══ ENTRIES SUPPLIED ══
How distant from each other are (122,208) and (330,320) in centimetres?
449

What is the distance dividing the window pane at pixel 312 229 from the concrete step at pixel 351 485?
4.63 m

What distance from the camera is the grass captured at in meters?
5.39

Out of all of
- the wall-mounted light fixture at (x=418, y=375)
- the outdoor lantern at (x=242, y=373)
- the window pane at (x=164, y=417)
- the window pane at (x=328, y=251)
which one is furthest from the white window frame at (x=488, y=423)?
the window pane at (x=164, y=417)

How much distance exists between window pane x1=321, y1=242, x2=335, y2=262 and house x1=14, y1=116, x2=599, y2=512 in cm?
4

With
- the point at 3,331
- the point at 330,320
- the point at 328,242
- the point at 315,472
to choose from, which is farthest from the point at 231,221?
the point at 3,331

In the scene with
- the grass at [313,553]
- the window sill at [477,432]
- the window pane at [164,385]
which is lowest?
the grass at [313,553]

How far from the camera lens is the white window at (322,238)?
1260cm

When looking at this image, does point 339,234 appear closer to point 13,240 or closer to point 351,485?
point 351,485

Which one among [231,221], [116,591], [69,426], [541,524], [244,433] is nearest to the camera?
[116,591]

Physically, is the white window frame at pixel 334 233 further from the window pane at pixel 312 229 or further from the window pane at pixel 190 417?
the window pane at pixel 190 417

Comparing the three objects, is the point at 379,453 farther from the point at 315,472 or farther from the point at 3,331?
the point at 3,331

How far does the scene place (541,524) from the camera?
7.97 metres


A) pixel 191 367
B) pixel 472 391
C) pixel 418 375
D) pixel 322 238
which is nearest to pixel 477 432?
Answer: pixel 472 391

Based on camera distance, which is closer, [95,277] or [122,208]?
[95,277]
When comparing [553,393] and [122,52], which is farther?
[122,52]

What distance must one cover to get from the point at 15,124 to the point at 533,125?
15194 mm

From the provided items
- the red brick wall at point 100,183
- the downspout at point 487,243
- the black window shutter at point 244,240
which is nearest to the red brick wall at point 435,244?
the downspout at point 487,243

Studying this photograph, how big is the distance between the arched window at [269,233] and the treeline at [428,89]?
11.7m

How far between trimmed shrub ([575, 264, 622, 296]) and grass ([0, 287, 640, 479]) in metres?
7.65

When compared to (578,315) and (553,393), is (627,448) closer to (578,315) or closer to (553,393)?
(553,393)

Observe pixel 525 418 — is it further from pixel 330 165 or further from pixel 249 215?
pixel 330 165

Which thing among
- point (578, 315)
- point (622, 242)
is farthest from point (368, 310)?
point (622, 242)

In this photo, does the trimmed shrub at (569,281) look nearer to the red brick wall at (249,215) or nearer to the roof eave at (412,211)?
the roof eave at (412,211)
═══
● WRITTEN TASK:
Output the records verbatim, from the first line to the last.

● RESULT:
How distant from each other are (122,208) and (330,320) in centimetres?
449

What is the distance dividing the window pane at pixel 312 229 from the concrete step at pixel 351 485?
4.63 m

What distance from the camera is the grass captured at in meters?
5.39

Out of all of
- the wall-mounted light fixture at (x=418, y=375)
- the outdoor lantern at (x=242, y=373)
- the window pane at (x=164, y=417)
- the window pane at (x=328, y=251)
which one is furthest from the white window frame at (x=488, y=423)?
the window pane at (x=164, y=417)

How much distance exists between window pane x1=321, y1=242, x2=335, y2=262 and house x1=14, y1=116, x2=599, y2=512 in cm?
4

With
- the point at 3,331
- the point at 330,320
- the point at 328,242
- the point at 315,472
to choose from, which is farthest from the point at 231,221?
the point at 3,331

In the scene with
- the grass at [313,553]
- the window sill at [477,432]
- the window pane at [164,385]
which is lowest?
the grass at [313,553]

How far from the camera lens is the white window at (322,238)?
1260cm

When looking at this image, does point 339,234 appear closer to point 13,240 or closer to point 351,485?
point 351,485

Which one among [231,221], [116,591], [69,426], [541,524], [244,433] is nearest to the camera?
[116,591]

Physically, is the white window frame at pixel 334 233 further from the window pane at pixel 312 229 or further from the window pane at pixel 190 417?
the window pane at pixel 190 417

Comparing the three objects, is the point at 379,453 farther from the point at 315,472 or farther from the point at 3,331?
the point at 3,331

How far does the scene place (541,524) from the camera?
7.97 metres


A) pixel 191 367
B) pixel 472 391
C) pixel 418 375
D) pixel 322 238
which is nearest to pixel 477 432?
Answer: pixel 472 391

Based on camera distance, which is closer, [95,277] or [122,208]?
[95,277]
When comparing [553,393] and [122,52], which is farther?
[122,52]

What distance must one cover to get from the point at 15,124 to the point at 533,125?
15194 mm

From the provided items
- the red brick wall at point 100,183
- the downspout at point 487,243
- the black window shutter at point 244,240
which is nearest to the red brick wall at point 435,244?
the downspout at point 487,243

Studying this photograph, how big is the distance between the arched window at [269,233] and the treeline at [428,89]?
11.7m

How far between trimmed shrub ([575, 264, 622, 296]) and grass ([0, 287, 640, 479]) in metres?
7.65

When compared to (578,315) and (553,393), is (627,448) closer to (578,315) or closer to (553,393)?
(553,393)

Observe pixel 525 418 — is it further from pixel 330 165 or further from pixel 249 215?
pixel 330 165

Which thing among
- point (578, 315)
- point (622, 242)
is farthest from point (368, 310)?
point (622, 242)

In this photo, does the trimmed shrub at (569,281) look nearer to the red brick wall at (249,215) or nearer to the roof eave at (412,211)?
the roof eave at (412,211)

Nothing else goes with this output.